Designers and their art inspiration:
- Chris – Marie Francoise
- Christian – Don Andrés de Andrade y la Cal
- Jillian – The Story of the Argonauts
- Rami – Aphrodite
- Sweet P – Peacocks

- Judges: Heidi Klum, Nina Garcia, Michael Kors
- Guest Judges: Roberto Cavalli
- WINNER: Christian
- OUT: Sweet P
- First aired February 13, 2008
- All the designers who remain in the competition at the end of this episode will show collections at Bryant Park at New York Fashion Week in February 2008.
- While statements throughout the show stated that only three designers would move on, the judges declared Rami and Chris tied, and thus, both will develop their line for the Bryant Park show. However, prior to the show, both will display their three best pieces to the judges, who will then decide who will actually be participating for the Project Runway competition during Bryant Park, reducing the final judging decision to three.
- While they say that only the one that wins the tie will move on, since Fashion Week was before the airing of this episode, Sweet P actually developed a line for the event, and sold at least one garment.

===Episode 12: Reunion===
All the designers gather for a reunion. Christian Siriano is given $10,000 as the winner of the viewer "Fan Favorite" contest by Season 3's Mychael Knight. Highlights of the season are reviewed, including different designers' reactions to being eliminated, the judges' unaired reactions to the Raw Talent episode, as well as the remaining designers' wrestling diva alter-egos; personality traits of the designers such as Chris March's laugh, Ricky Lizalde's crying, Elisa Jimenez's offbeat personality, and Christian's repeated use of the word "fierce".
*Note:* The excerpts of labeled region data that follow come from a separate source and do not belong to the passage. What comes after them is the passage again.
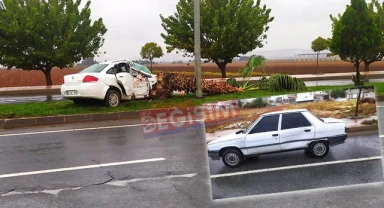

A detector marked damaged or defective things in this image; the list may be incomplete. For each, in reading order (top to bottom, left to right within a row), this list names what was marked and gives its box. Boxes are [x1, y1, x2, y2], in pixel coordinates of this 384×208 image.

crashed vehicle [60, 59, 157, 106]
crashed vehicle [208, 109, 346, 167]
damaged white car [207, 109, 348, 167]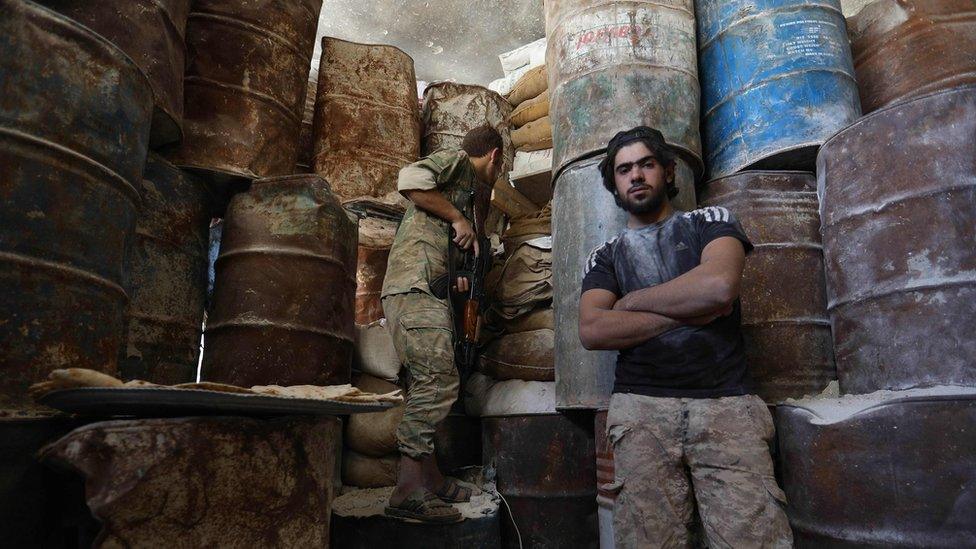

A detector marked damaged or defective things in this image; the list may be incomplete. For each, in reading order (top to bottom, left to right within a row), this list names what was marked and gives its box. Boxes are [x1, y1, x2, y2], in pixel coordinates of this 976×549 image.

rusty metal surface [0, 0, 152, 412]
rusty oil drum [0, 0, 153, 408]
rusty oil drum [34, 0, 191, 149]
rusty metal surface [37, 0, 193, 149]
rusty metal surface [123, 154, 211, 384]
rusty oil drum [122, 154, 212, 384]
rusty oil drum [166, 0, 322, 181]
rusty metal surface [166, 0, 322, 182]
rusty metal surface [203, 174, 358, 386]
rusty oil drum [203, 174, 358, 386]
rusty metal surface [312, 37, 420, 208]
rusty oil drum [312, 37, 420, 208]
rusty metal surface [354, 215, 396, 326]
rusty oil drum [354, 215, 396, 326]
rusty metal surface [420, 81, 516, 169]
rusty oil drum [420, 81, 516, 169]
rusty metal surface [548, 0, 700, 178]
rusty oil drum [548, 0, 700, 178]
rusty metal surface [552, 153, 696, 406]
rusty oil drum [552, 153, 696, 406]
rusty oil drum [700, 169, 840, 400]
rusty metal surface [704, 172, 836, 402]
rusty oil drum [692, 0, 860, 178]
rusty metal surface [816, 85, 976, 392]
rusty oil drum [820, 86, 972, 394]
rusty metal surface [848, 0, 976, 113]
rusty oil drum [848, 0, 976, 113]
rusty metal surface [40, 418, 342, 544]
rusty metal surface [484, 414, 600, 544]
rusty oil drum [484, 414, 600, 544]
rusty metal surface [776, 388, 976, 544]
rusty oil drum [776, 388, 976, 544]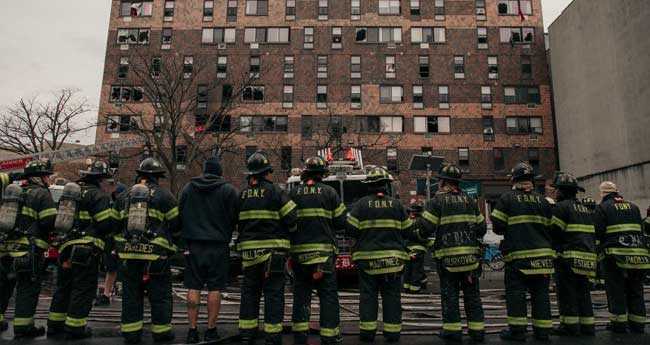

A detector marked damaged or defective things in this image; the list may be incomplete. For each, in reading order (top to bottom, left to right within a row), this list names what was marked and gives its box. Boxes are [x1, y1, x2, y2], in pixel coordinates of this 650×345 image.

broken window [120, 1, 153, 17]
broken window [117, 27, 150, 44]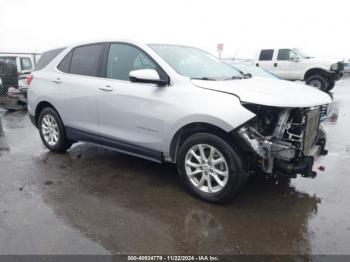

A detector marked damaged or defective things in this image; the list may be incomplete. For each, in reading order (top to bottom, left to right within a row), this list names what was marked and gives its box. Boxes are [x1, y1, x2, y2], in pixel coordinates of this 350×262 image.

crumpled hood [191, 77, 330, 107]
front-end collision damage [235, 104, 328, 178]
broken headlight assembly [237, 104, 326, 178]
damaged front bumper [238, 106, 328, 178]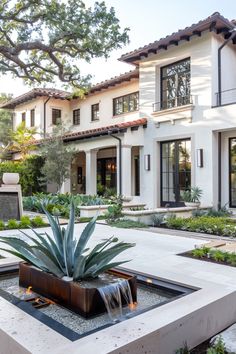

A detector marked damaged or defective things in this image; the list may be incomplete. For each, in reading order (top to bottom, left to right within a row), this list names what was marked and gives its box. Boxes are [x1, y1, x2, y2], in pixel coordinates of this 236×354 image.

rusted metal planter box [18, 262, 136, 318]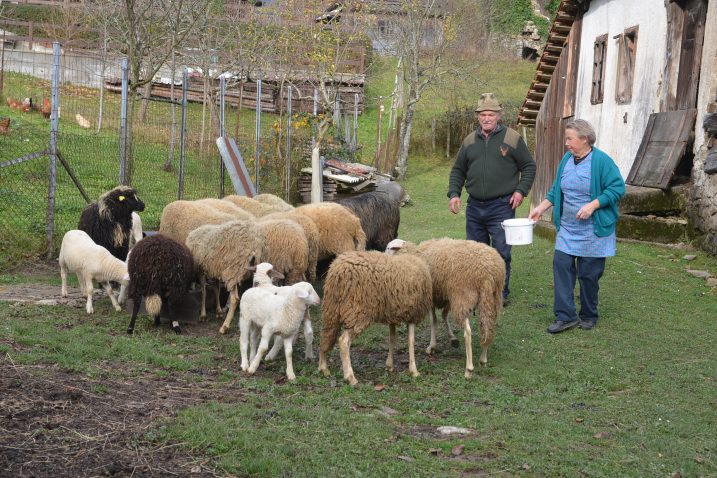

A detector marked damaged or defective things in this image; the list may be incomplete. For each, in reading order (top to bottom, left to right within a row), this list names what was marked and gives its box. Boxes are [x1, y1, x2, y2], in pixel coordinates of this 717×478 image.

rusty metal panel [628, 109, 692, 190]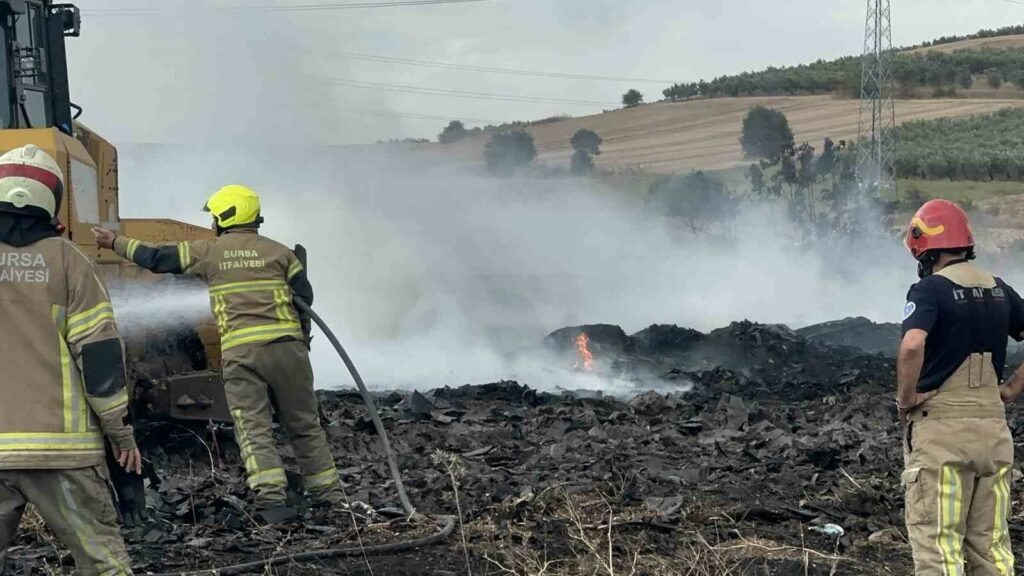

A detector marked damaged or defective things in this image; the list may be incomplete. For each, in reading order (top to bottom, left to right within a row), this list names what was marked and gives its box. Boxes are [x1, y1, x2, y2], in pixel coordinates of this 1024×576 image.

burnt black rubber [149, 512, 456, 569]
charred debris pile [12, 315, 1024, 569]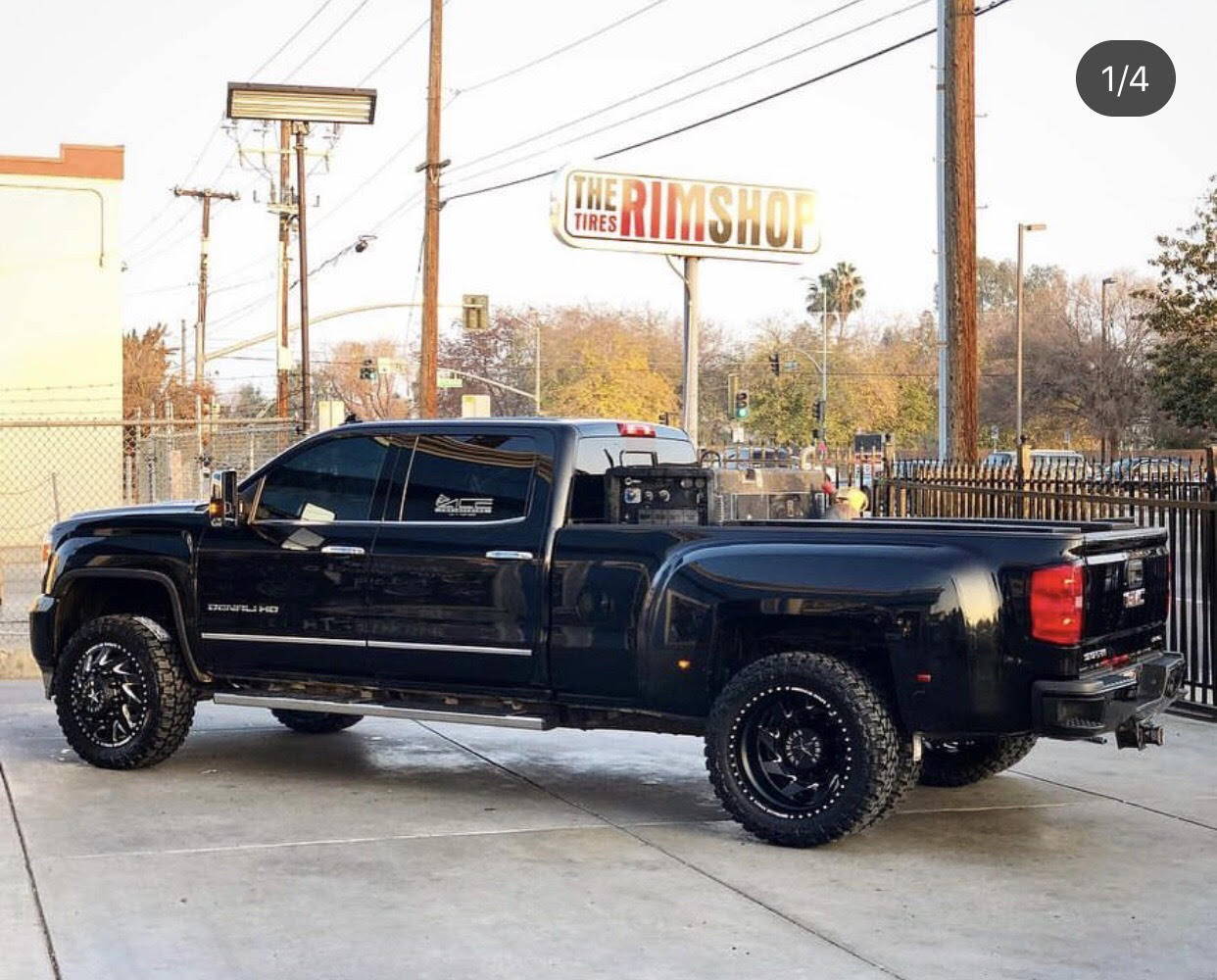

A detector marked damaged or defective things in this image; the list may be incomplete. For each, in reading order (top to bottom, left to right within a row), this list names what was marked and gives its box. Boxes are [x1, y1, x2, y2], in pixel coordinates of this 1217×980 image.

pavement crack [0, 755, 62, 973]
pavement crack [414, 720, 910, 978]
pavement crack [1007, 769, 1217, 827]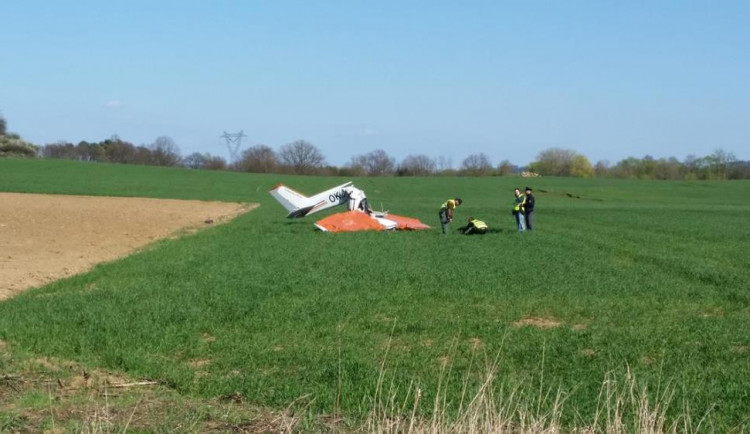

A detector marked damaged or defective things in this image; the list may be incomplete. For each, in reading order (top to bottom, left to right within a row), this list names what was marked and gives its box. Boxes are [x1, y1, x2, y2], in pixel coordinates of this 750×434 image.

crashed small airplane [274, 181, 432, 232]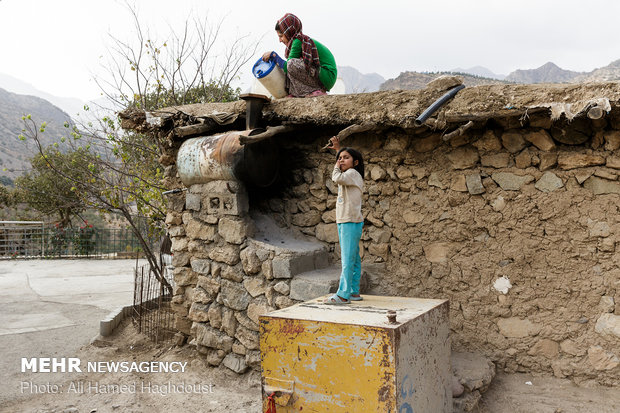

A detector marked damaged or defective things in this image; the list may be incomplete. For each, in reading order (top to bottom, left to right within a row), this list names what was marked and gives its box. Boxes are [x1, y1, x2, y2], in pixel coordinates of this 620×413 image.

rusty barrel [176, 130, 280, 187]
rusty metal box [260, 294, 452, 410]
- Hosts Heidi Klum, Tim Gunn
- Guest Judges: None
- Guests: Mychael Knight, Nina Garcia, Michael Kors
- FAN FAVORITE: Christian
- OUT: None
- First aired February 20, 2008

===Episode 13: Finale (Part 1)===
The four remaining designers are given five months and $8000 to create a collection of twelve looks for Fashion Week. Three and a half months later, Tim visits each of the designers to assess their progress. The designers return to New York City after five months. Chris and Rami are to select their three best outfits from their collections, and are given three hours to fit pre-selected models and prepare their hair and makeup before the runway show; they each can use the help of one of the other competitors (Jillian with Rami, Christian with Chris). The winner of this runway show, Rami, joins the other two, Jillian and Christian, in the competition at the Bryant Park show.
- Guest Judges: none
- ADVANCED: Rami
- OUT: Chris
- First aired February 27, 2008
- Chris and Sweet-P showed decoy collections at Fashion Week, as their elimination episodes had not yet aired.

===Episode 14: Finale (Part 2)===

- Judges: Heidi Klum, Nina Garcia, Michael Kors
- Guest Judges: Victoria Beckham
- WINNER of Project Runway Season 4: Christian Siriano
- OUT: Jillian Lewis (second runner-up), Rami Kashou (first runner-up)
- First aired March 5, 2008
- PR4 Model Winner: Lisa Pryston Nargi, who got a spread in Elle magazine, wearing Siriano's designs.

==Reception==
In 2011, Vicky Hyman of The Star-Ledger understood judges' rationale for crowning "wunderkind Christian Siriano" but found Rami Kashou's "red-carpet-red collection" more breathtaking.